# Accidents will happen (Peeing the bed) :S



## thelostsock (May 27, 2009)

So after a month of having Billa my boyfriend and I decided to take him into our bedroom and let him roam on our bed. We made an enclosure using our bodies and pillows and he was always in arms reach. We have had Billa for a month now and socialize with him for at least an hour every night by taking him out of him cage and allowing him to play on our couch with us. We never had any problems of messes or anything like that. He is so well behaved.

Well, last night on our bed little Billa peed and pooped. Should we have provided a litter tray for accidents such as this? Should we always be prepared for these events? He has never peed during socializing before which is why I was partially shocked. How do we teach him that peeing not in his litter box/wheel/cage is bad? Or do we just let him go with it? For the most part he is litter trained. When he is in his cage he only goes on his wheel or on the paper towel under his wheel and like I said, he has never peed outside of his cage before.

I just didn't really know how to handle the situation in terms of handling my hedgie (I obviously knew how to handle it with the bed, lol). Are there signs when he is going to urinate? Our bedding is dark and he was obviously staying still-ish to pee but I thought maybe he was having "boy time" so I thought it would be best to leave him alone. Only after when he moved did I see the wet spot. I really like having him on our bed with us. It is more comfortable for my boyfriend and I (rather than being on the hard floor) and our bedroom provides dimmer lighting that our living room (Billa absolutely HATES any source of light and will stop at nothing to hide when the lights are on). Should we give up having him on our bed with us?
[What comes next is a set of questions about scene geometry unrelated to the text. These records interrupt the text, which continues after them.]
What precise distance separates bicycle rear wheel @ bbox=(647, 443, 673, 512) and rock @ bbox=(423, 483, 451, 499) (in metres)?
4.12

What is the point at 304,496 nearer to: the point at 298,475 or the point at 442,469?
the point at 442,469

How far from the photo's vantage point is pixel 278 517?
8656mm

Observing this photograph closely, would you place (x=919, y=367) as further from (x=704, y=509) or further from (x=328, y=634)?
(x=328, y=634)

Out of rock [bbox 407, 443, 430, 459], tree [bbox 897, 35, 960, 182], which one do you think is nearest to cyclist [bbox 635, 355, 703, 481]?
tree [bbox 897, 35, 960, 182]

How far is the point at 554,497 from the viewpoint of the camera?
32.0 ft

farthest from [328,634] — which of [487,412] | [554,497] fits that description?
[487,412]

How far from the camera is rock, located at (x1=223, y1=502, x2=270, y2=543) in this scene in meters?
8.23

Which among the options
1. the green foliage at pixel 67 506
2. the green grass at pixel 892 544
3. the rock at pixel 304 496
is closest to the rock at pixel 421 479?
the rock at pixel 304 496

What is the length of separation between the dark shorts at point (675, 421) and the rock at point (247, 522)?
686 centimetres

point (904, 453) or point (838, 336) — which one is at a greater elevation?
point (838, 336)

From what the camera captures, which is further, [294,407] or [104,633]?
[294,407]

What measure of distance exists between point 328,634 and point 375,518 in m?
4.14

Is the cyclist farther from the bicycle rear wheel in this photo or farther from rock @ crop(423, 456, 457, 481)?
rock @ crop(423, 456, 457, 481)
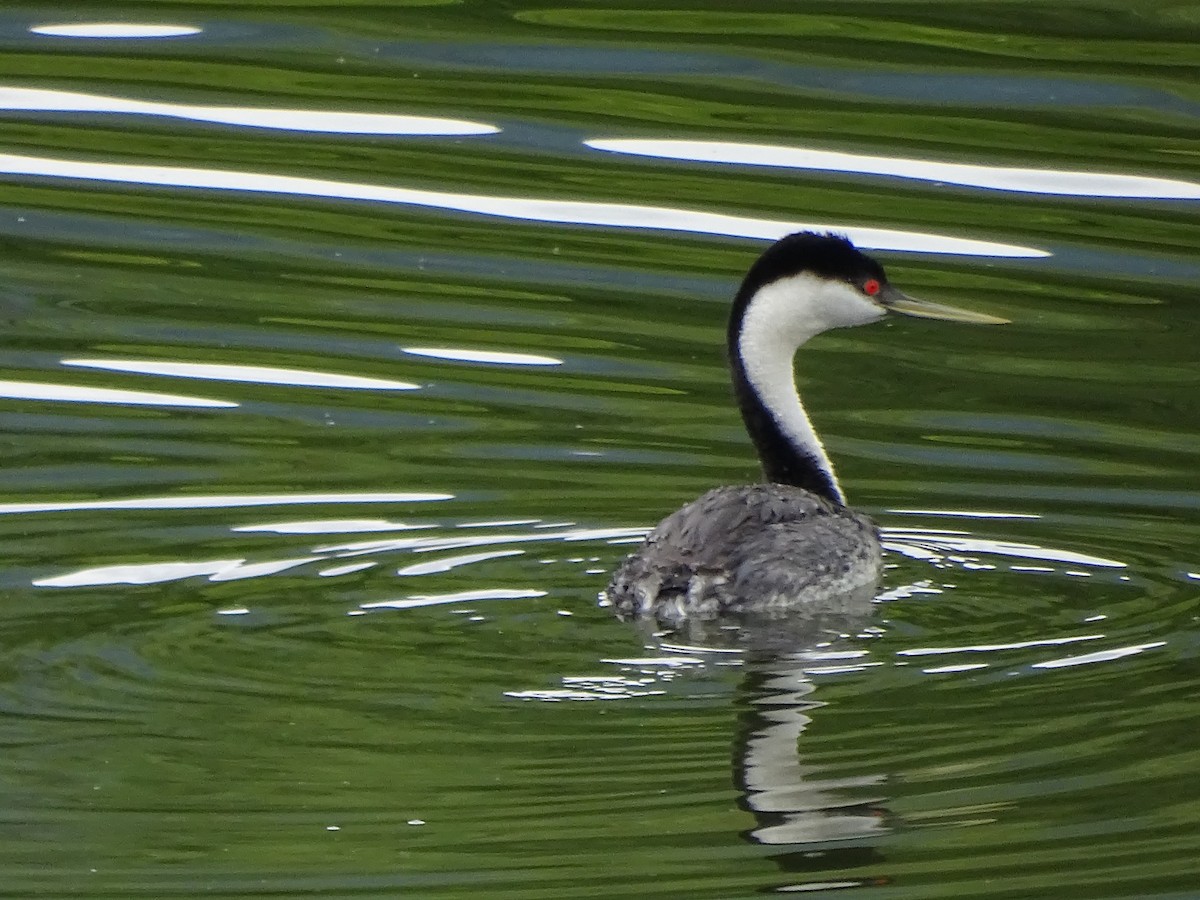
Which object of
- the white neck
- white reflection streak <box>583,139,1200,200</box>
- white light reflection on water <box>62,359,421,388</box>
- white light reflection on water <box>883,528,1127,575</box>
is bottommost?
white light reflection on water <box>883,528,1127,575</box>

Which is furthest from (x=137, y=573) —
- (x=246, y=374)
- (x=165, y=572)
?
(x=246, y=374)

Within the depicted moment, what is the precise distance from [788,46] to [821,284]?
13.8 ft

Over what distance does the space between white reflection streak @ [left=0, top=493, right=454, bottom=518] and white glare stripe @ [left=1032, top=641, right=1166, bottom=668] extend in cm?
253

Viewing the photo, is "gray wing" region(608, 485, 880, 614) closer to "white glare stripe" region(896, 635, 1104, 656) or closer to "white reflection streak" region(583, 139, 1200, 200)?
"white glare stripe" region(896, 635, 1104, 656)

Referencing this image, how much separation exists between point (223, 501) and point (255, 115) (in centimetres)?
437

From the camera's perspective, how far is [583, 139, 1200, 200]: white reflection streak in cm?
1200

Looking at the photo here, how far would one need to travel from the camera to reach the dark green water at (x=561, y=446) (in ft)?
19.8

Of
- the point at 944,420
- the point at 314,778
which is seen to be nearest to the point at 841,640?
the point at 314,778

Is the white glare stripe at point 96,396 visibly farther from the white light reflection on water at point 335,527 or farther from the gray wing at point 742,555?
the gray wing at point 742,555

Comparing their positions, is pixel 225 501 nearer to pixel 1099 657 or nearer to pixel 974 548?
pixel 974 548

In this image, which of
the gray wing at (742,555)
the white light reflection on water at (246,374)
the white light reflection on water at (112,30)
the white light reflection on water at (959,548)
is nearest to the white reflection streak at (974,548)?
the white light reflection on water at (959,548)

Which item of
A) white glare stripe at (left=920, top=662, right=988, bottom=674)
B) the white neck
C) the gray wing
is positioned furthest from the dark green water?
the white neck

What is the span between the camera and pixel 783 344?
29.6 feet

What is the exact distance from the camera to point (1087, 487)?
9.19 metres
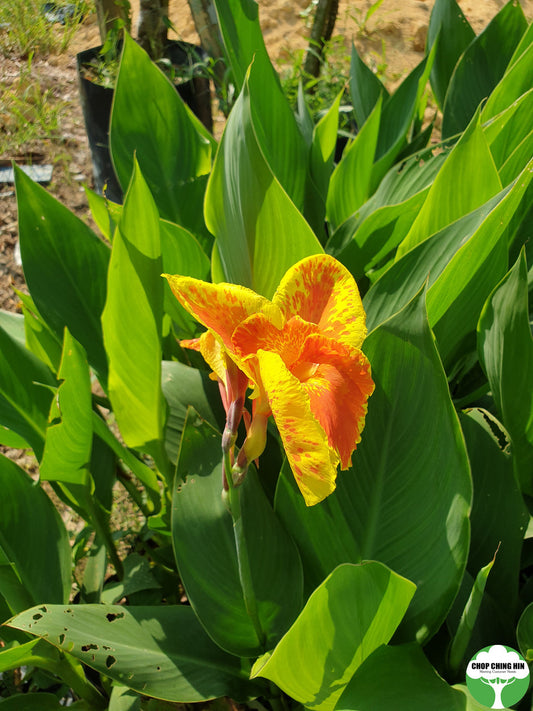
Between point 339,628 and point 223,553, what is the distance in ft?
0.65

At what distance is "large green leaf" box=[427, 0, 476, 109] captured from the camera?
1302 mm

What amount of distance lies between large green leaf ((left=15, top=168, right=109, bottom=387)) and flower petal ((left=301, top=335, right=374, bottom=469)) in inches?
20.6

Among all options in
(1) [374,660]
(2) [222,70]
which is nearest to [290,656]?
(1) [374,660]

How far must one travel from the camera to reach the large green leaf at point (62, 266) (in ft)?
2.76

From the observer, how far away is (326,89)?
223 centimetres

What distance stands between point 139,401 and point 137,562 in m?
0.28

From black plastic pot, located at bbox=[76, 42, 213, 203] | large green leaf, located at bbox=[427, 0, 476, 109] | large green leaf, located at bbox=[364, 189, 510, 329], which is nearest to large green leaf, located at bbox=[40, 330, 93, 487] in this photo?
large green leaf, located at bbox=[364, 189, 510, 329]

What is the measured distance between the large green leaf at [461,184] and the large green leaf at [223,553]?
0.35 meters

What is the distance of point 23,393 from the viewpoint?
830 mm

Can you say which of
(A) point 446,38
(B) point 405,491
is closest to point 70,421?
(B) point 405,491

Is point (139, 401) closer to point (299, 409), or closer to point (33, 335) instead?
point (33, 335)

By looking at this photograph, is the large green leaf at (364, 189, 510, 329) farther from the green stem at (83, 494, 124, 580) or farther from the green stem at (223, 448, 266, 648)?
the green stem at (83, 494, 124, 580)

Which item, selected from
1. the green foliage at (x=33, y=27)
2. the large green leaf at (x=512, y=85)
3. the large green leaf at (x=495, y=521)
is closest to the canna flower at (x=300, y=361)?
the large green leaf at (x=495, y=521)

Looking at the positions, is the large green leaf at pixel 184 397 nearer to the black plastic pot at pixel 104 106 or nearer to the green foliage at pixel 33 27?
the black plastic pot at pixel 104 106
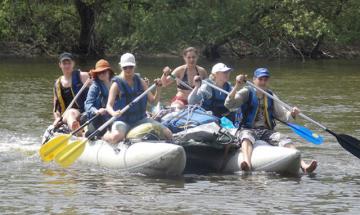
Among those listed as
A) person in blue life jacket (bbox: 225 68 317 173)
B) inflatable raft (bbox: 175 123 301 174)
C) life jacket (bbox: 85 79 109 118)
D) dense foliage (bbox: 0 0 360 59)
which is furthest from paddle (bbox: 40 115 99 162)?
dense foliage (bbox: 0 0 360 59)

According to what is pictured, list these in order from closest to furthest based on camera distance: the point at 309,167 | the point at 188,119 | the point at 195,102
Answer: the point at 309,167
the point at 188,119
the point at 195,102

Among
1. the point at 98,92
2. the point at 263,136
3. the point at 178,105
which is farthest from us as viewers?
the point at 178,105

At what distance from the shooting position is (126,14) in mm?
36344

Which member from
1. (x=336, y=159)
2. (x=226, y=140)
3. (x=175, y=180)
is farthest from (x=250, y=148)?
(x=336, y=159)

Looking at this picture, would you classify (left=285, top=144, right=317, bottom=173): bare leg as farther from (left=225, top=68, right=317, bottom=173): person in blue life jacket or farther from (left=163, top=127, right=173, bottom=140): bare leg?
(left=163, top=127, right=173, bottom=140): bare leg

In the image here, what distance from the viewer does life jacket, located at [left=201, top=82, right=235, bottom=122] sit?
1152cm

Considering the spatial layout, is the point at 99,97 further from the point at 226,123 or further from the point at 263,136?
the point at 263,136

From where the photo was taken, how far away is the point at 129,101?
10.9 meters

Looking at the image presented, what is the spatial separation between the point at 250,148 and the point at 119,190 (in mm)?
1823

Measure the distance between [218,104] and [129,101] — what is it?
4.49ft

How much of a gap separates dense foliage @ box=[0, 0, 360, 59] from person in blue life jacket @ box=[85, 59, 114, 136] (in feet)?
75.1

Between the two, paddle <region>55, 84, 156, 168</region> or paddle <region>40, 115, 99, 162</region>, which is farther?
paddle <region>40, 115, 99, 162</region>

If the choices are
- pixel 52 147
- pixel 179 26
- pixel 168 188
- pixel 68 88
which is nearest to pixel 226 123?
pixel 168 188

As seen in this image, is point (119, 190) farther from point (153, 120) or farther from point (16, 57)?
point (16, 57)
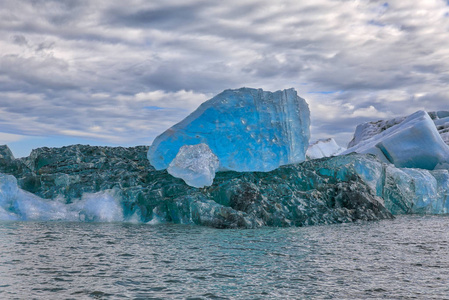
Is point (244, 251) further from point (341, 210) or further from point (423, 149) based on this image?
point (423, 149)

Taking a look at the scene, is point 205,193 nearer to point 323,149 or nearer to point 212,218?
point 212,218

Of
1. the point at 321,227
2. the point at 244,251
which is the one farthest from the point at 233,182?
the point at 244,251

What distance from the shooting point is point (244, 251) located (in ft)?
25.0

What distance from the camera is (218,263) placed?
6.68 meters

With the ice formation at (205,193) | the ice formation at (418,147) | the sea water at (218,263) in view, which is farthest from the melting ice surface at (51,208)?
the ice formation at (418,147)

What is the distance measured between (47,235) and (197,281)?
465 cm

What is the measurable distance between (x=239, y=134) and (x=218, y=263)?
725 centimetres

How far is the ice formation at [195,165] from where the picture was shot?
11.9 meters

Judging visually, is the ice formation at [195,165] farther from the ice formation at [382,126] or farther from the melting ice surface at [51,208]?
the ice formation at [382,126]

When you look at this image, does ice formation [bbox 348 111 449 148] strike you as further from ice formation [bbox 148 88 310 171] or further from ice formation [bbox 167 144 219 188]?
ice formation [bbox 167 144 219 188]

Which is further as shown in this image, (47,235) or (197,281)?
(47,235)

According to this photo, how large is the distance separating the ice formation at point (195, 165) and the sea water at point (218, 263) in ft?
5.96

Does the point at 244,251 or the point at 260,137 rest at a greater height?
the point at 260,137

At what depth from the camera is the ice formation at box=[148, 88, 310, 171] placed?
44.2 ft
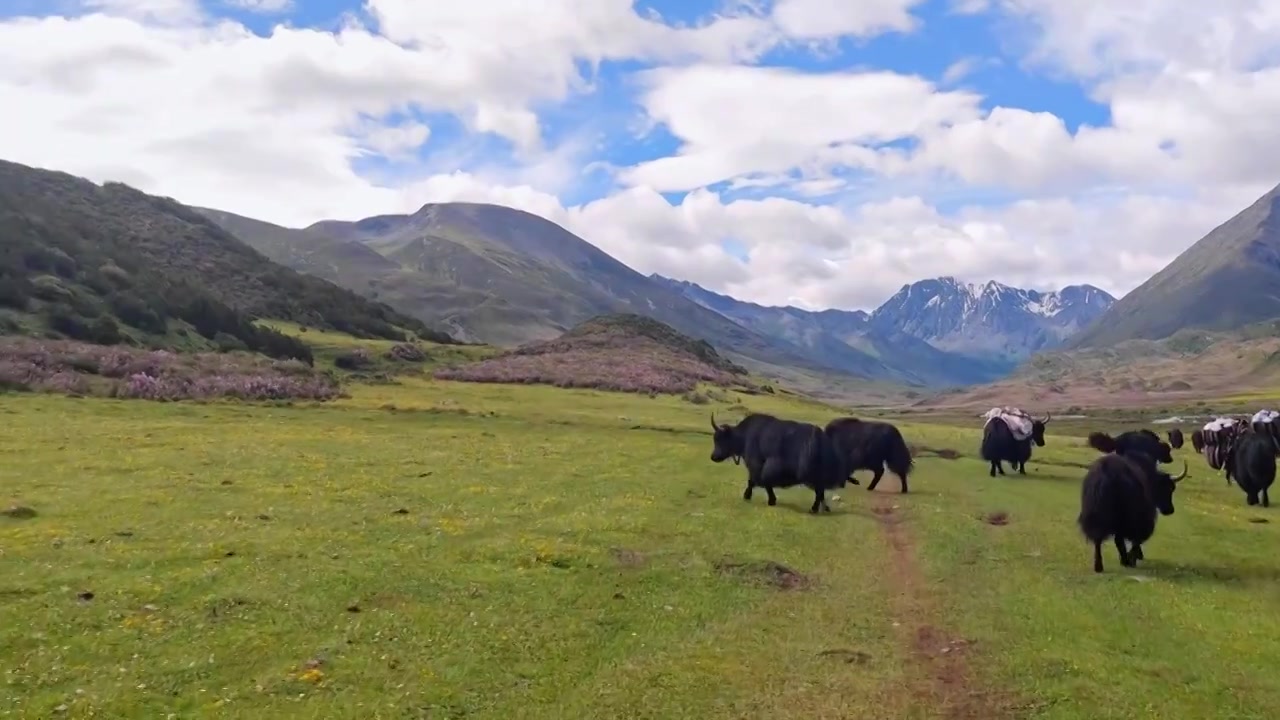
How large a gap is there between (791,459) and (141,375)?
99.3 feet

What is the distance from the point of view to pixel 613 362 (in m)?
78.6

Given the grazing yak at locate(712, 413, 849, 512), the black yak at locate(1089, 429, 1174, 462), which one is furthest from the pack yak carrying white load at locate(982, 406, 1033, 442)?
the grazing yak at locate(712, 413, 849, 512)

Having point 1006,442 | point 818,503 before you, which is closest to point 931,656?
point 818,503

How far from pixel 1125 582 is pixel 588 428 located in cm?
2709

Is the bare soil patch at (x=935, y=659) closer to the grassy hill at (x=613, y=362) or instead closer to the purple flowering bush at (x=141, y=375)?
the purple flowering bush at (x=141, y=375)

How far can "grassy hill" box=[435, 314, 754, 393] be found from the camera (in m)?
65.1

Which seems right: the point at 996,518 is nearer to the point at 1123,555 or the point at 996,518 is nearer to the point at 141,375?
the point at 1123,555

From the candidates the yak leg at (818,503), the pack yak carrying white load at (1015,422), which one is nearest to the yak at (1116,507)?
the yak leg at (818,503)

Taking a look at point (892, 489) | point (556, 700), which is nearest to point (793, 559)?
point (556, 700)

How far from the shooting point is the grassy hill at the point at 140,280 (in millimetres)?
55875

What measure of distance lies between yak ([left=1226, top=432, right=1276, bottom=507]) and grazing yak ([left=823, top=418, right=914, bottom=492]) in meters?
8.71

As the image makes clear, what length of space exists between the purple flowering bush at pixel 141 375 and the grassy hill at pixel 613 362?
1809 cm

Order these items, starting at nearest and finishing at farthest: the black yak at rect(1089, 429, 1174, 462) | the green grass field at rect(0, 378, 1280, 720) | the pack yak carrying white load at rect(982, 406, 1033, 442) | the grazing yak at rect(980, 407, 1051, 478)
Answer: the green grass field at rect(0, 378, 1280, 720) → the black yak at rect(1089, 429, 1174, 462) → the grazing yak at rect(980, 407, 1051, 478) → the pack yak carrying white load at rect(982, 406, 1033, 442)

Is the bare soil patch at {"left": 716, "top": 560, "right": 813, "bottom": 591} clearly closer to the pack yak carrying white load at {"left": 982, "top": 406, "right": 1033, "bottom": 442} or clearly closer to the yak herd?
the yak herd
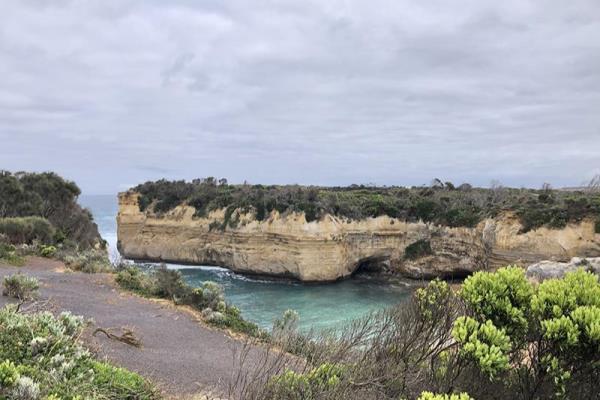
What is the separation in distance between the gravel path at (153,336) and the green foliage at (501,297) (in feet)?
10.1

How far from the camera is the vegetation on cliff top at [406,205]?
2781cm

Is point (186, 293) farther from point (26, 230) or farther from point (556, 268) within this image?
point (556, 268)

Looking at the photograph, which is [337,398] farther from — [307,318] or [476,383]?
[307,318]

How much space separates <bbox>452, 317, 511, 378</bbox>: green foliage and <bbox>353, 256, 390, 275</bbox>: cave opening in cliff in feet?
100

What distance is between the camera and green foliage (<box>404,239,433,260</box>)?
3241 cm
We aren't going to have bonding time there for a while to see if it was a one time only thing or if he is going to make a habit of it. 

Any advice or input would be appreciated.


----------



## smhufflepuff (Aug 28, 2008)

Hee hee... My thought is just to keep hedgie off the bed.

Yes, there are signs... lifting the tail. But you won't always be fast enough to do anything about it when you see it go up. 

If you really want hedgie on your bed, you could get one of those baby changing sheets that doesn't let urine soak through and put that down first.


----------



## Nancy (Aug 22, 2008)

I'd continue to use the bed but put an old blanket or comforter down first so if there are accidents it's no big deal. Try putting his litter box out with you. 

Often when they have to go they will get wiggly and squirmy if you are holding them. When running around, watch for the tail to go up and usually they will slightly spread their back legs. 

It may be a one time or occasional thing but it's best to always be prepared.


----------



## hedgielover (Oct 30, 2008)

Quigley is the same he only very occasionally goes outside the cage and rarely when being held. He is more likely to relieve himself out side the cage, at night and especially if he's been away from his cage for longer than a few hours.


----------